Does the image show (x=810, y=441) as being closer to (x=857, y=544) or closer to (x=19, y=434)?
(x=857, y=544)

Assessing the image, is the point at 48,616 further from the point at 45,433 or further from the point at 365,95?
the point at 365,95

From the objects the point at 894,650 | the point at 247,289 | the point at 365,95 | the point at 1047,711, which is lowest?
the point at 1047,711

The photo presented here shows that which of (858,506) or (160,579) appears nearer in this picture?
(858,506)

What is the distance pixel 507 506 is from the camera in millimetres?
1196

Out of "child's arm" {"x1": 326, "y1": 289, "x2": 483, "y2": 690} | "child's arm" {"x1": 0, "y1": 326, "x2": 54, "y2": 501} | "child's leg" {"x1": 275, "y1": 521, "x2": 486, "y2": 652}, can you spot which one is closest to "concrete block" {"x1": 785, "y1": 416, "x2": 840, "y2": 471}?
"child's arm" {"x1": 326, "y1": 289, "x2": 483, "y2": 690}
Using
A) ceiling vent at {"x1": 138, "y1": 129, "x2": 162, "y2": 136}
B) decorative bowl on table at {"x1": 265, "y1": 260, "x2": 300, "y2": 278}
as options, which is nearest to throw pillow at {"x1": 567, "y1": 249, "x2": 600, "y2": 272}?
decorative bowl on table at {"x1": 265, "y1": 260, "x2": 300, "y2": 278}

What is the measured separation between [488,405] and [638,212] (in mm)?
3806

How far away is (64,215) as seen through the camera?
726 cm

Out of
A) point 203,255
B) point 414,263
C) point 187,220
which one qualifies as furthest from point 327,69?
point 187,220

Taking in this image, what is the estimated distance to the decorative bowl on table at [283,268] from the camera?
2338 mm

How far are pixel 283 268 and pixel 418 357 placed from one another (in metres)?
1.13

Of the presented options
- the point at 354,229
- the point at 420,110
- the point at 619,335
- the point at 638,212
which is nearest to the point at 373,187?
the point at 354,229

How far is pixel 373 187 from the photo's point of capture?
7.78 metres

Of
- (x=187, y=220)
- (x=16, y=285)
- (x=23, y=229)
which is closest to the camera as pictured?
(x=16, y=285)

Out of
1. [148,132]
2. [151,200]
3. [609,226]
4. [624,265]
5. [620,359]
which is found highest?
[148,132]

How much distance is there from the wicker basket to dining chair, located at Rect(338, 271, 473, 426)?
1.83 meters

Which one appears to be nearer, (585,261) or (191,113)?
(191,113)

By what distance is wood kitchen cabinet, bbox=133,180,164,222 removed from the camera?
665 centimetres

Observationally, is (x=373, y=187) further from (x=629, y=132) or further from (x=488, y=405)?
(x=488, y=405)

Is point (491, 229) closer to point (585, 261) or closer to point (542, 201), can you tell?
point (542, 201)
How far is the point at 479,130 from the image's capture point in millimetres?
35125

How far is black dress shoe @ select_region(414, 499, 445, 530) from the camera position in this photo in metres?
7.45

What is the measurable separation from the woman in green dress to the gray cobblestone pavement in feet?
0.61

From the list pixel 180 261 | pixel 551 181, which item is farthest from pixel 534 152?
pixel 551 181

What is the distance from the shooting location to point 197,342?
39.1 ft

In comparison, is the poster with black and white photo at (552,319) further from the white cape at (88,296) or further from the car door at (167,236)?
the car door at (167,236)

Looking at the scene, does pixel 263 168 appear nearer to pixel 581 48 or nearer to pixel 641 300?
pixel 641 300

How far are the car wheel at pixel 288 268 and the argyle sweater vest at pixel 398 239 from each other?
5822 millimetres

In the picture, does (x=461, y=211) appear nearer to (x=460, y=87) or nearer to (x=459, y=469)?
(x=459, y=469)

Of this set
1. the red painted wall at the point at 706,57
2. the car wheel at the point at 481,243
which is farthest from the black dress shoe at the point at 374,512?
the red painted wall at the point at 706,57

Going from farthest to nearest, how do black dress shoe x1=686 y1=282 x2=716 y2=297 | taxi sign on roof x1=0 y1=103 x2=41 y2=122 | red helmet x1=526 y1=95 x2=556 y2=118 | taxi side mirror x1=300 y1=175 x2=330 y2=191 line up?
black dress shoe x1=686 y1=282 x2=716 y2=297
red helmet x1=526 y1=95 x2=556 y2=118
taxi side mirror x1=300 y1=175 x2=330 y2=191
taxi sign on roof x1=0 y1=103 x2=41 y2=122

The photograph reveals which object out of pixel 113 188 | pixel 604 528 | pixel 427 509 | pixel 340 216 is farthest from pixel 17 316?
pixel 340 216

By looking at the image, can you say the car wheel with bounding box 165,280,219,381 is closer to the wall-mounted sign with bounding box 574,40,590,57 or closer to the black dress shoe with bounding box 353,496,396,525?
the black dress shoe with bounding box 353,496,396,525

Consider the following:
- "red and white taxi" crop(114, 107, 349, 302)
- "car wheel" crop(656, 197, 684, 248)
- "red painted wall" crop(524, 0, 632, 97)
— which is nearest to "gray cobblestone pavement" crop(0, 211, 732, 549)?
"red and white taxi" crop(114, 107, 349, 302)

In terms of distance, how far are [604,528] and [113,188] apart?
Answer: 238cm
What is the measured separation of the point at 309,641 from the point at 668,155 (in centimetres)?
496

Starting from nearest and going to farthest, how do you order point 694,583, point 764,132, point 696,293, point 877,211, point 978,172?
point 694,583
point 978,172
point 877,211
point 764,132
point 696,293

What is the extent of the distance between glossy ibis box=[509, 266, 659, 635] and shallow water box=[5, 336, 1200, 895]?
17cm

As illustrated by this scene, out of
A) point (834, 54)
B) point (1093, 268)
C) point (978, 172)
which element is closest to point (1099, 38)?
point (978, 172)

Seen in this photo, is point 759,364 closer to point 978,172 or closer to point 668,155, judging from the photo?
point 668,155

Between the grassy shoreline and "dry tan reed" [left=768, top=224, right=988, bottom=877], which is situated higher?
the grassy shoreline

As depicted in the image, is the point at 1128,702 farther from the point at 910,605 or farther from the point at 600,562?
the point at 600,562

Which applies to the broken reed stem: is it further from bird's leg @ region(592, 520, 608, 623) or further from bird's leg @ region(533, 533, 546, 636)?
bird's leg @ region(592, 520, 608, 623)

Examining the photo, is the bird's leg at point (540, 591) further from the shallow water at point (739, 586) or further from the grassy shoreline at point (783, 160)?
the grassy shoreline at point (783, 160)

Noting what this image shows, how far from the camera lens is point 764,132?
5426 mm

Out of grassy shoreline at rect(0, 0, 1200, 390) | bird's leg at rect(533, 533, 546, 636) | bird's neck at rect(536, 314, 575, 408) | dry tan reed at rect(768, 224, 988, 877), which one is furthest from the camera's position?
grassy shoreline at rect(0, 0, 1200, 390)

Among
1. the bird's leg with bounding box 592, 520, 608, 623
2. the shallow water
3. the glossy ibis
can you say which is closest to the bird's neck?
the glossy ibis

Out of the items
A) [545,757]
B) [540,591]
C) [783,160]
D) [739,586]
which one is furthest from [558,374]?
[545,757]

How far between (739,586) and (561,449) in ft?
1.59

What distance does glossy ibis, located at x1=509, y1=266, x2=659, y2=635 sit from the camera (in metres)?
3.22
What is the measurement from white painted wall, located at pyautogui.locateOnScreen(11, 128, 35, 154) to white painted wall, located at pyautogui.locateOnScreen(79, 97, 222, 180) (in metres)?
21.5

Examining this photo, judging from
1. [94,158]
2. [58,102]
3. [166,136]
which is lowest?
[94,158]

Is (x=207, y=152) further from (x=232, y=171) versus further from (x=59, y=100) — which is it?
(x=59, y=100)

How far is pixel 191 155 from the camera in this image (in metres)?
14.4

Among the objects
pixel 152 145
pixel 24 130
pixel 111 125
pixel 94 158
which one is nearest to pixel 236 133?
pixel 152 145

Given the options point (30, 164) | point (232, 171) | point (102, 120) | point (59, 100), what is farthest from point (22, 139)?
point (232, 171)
_ _ _
▶ [What the task requires]
Copy out all of the entries above word for word, keeping their wording and order unchanged.

▶ [Task answer]
Does the image show (x=810, y=441) as being closer to (x=857, y=544) or closer to (x=19, y=434)?
(x=857, y=544)

Assessing the image, is the point at 48,616 further from the point at 45,433 or further from the point at 365,95?
the point at 365,95

From the objects the point at 894,650 | the point at 247,289 | the point at 365,95 | the point at 1047,711, which is lowest?
the point at 1047,711

The photo presented here shows that which of (858,506) or (160,579) appears nearer in this picture?
(858,506)

What is the distance pixel 507 506 is from the camera in millimetres?
1196

Out of "child's arm" {"x1": 326, "y1": 289, "x2": 483, "y2": 690} | "child's arm" {"x1": 0, "y1": 326, "x2": 54, "y2": 501} | "child's leg" {"x1": 275, "y1": 521, "x2": 486, "y2": 652}, can you spot which one is closest to "concrete block" {"x1": 785, "y1": 416, "x2": 840, "y2": 471}?
"child's arm" {"x1": 326, "y1": 289, "x2": 483, "y2": 690}
Using
A) ceiling vent at {"x1": 138, "y1": 129, "x2": 162, "y2": 136}
B) decorative bowl on table at {"x1": 265, "y1": 260, "x2": 300, "y2": 278}
as options, which is nearest to throw pillow at {"x1": 567, "y1": 249, "x2": 600, "y2": 272}?
decorative bowl on table at {"x1": 265, "y1": 260, "x2": 300, "y2": 278}

What is the measured separation between [488,405] and [638,212] (in mm)?
3806

How far away is (64,215) as seen through the camera?
726 cm

Out of
A) point 203,255
B) point 414,263
C) point 187,220
which one qualifies as furthest from point 327,69?
point 187,220

Taking in this image, what is the estimated distance to the decorative bowl on table at [283,268] from the camera?
2338 mm

How far are pixel 283 268 and pixel 418 357 placed from one another (in metres)?
1.13

Of the presented options
- the point at 354,229
- the point at 420,110
- the point at 619,335
- the point at 638,212
which is nearest to the point at 373,187?
the point at 354,229

How far is pixel 373 187 from the photo's point of capture?
7.78 metres

Of
- (x=187, y=220)
- (x=16, y=285)
- (x=23, y=229)
which is closest to the camera as pictured?
(x=16, y=285)

Out of
1. [148,132]
2. [151,200]
3. [609,226]
4. [624,265]
5. [620,359]
which is found highest?
[148,132]

How much distance is there from the wicker basket to dining chair, located at Rect(338, 271, 473, 426)?
1.83 meters

Which one appears to be nearer, (585,261) or (191,113)?
(191,113)

By what distance is wood kitchen cabinet, bbox=133,180,164,222 removed from the camera?
665 centimetres

Observationally, is (x=373, y=187) further from (x=629, y=132) or further from (x=488, y=405)?
(x=488, y=405)

Is point (491, 229) closer to point (585, 261) or closer to point (542, 201), can you tell?
point (542, 201)
How far is the point at 479,130 from the image's capture point in millimetres?
35125

How far is black dress shoe @ select_region(414, 499, 445, 530) from the camera position in this photo in metres?
7.45

What is the measurable separation from the woman in green dress to the gray cobblestone pavement in feet?
0.61

From the list pixel 180 261 | pixel 551 181, which item is farthest from pixel 534 152?
pixel 551 181

What is the distance from the shooting location to point 197,342?
39.1 ft

In comparison, is the poster with black and white photo at (552,319) further from the white cape at (88,296) or further from the car door at (167,236)?
the car door at (167,236)

Looking at the scene, does pixel 263 168 appear nearer to pixel 581 48 or nearer to pixel 641 300?
pixel 641 300

How far are the car wheel at pixel 288 268 and the argyle sweater vest at pixel 398 239 from each other?
5822 millimetres

In the picture, does (x=461, y=211) appear nearer to (x=460, y=87) or nearer to (x=459, y=469)?
(x=459, y=469)

Of this set
1. the red painted wall at the point at 706,57
2. the car wheel at the point at 481,243
which is farthest from the black dress shoe at the point at 374,512?
the red painted wall at the point at 706,57

Going from farthest to nearest, how do black dress shoe x1=686 y1=282 x2=716 y2=297 | taxi sign on roof x1=0 y1=103 x2=41 y2=122 | red helmet x1=526 y1=95 x2=556 y2=118 | taxi side mirror x1=300 y1=175 x2=330 y2=191 line up?
black dress shoe x1=686 y1=282 x2=716 y2=297
red helmet x1=526 y1=95 x2=556 y2=118
taxi side mirror x1=300 y1=175 x2=330 y2=191
taxi sign on roof x1=0 y1=103 x2=41 y2=122

The photograph reveals which object out of pixel 113 188 | pixel 604 528 | pixel 427 509 | pixel 340 216 is farthest from pixel 17 316?
pixel 340 216

By looking at the image, can you say the car wheel with bounding box 165,280,219,381 is closer to the wall-mounted sign with bounding box 574,40,590,57 or closer to the black dress shoe with bounding box 353,496,396,525?
the black dress shoe with bounding box 353,496,396,525

Consider the following:
- "red and white taxi" crop(114, 107, 349, 302)
- "car wheel" crop(656, 197, 684, 248)
- "red painted wall" crop(524, 0, 632, 97)
— which is nearest to "gray cobblestone pavement" crop(0, 211, 732, 549)?
"red and white taxi" crop(114, 107, 349, 302)

In terms of distance, how far are [604,528] and [113,188] apart?
Answer: 238cm
What is the measured separation of the point at 309,641 from the point at 668,155 (in centimetres)?
496

Starting from nearest and going to farthest, how do you order point 694,583, point 764,132, point 696,293, point 877,211, point 978,172?
point 694,583
point 978,172
point 877,211
point 764,132
point 696,293

What is the extent of the distance between glossy ibis box=[509, 266, 659, 635] and shallow water box=[5, 336, 1200, 895]?
17cm

As illustrated by this scene, out of
A) point (834, 54)
B) point (1093, 268)
C) point (978, 172)
which element is closest to point (1099, 38)?
point (978, 172)

Seen in this photo, is point 759,364 closer to point 978,172 or closer to point 668,155, judging from the photo?
point 668,155

Between the grassy shoreline and "dry tan reed" [left=768, top=224, right=988, bottom=877], which is situated higher?
the grassy shoreline

As depicted in the image, is the point at 1128,702 farther from the point at 910,605 or farther from the point at 600,562?
the point at 600,562

Which applies to the broken reed stem: is it further from bird's leg @ region(592, 520, 608, 623) or further from bird's leg @ region(533, 533, 546, 636)?
bird's leg @ region(592, 520, 608, 623)

Examining the photo, is the bird's leg at point (540, 591) further from the shallow water at point (739, 586) or further from the grassy shoreline at point (783, 160)?
the grassy shoreline at point (783, 160)

Noting what this image shows, how far from the camera lens is point 764,132?
5426 mm

Out of grassy shoreline at rect(0, 0, 1200, 390) | bird's leg at rect(533, 533, 546, 636) | bird's neck at rect(536, 314, 575, 408) | dry tan reed at rect(768, 224, 988, 877), which one is furthest from the camera's position?
grassy shoreline at rect(0, 0, 1200, 390)

Among
1. the bird's leg with bounding box 592, 520, 608, 623
2. the shallow water
3. the glossy ibis
can you say which is closest to the bird's neck?
the glossy ibis

Out of the items
A) [545,757]
B) [540,591]
C) [783,160]
D) [739,586]
which one is furthest from [558,374]?
[545,757]

How far between (739,586) and (561,449) in ft?
1.59

What distance does glossy ibis, located at x1=509, y1=266, x2=659, y2=635 sit from the camera (in metres)?
3.22
What is the measurement from white painted wall, located at pyautogui.locateOnScreen(11, 128, 35, 154) to white painted wall, located at pyautogui.locateOnScreen(79, 97, 222, 180) (in metres)?
21.5

Examining this photo, judging from
1. [94,158]
2. [58,102]
3. [166,136]
which is lowest?
[94,158]

Is (x=207, y=152) further from (x=232, y=171) versus further from (x=59, y=100) — which is it?
(x=59, y=100)

How far is pixel 191 155 from the camera in this image (in metres)?
14.4

Among the objects
pixel 152 145
pixel 24 130
pixel 111 125
pixel 94 158
which one is nearest to pixel 236 133?
pixel 152 145

Given the options point (30, 164) | point (232, 171) | point (102, 120) | point (59, 100), what is farthest from point (22, 139)?
point (232, 171)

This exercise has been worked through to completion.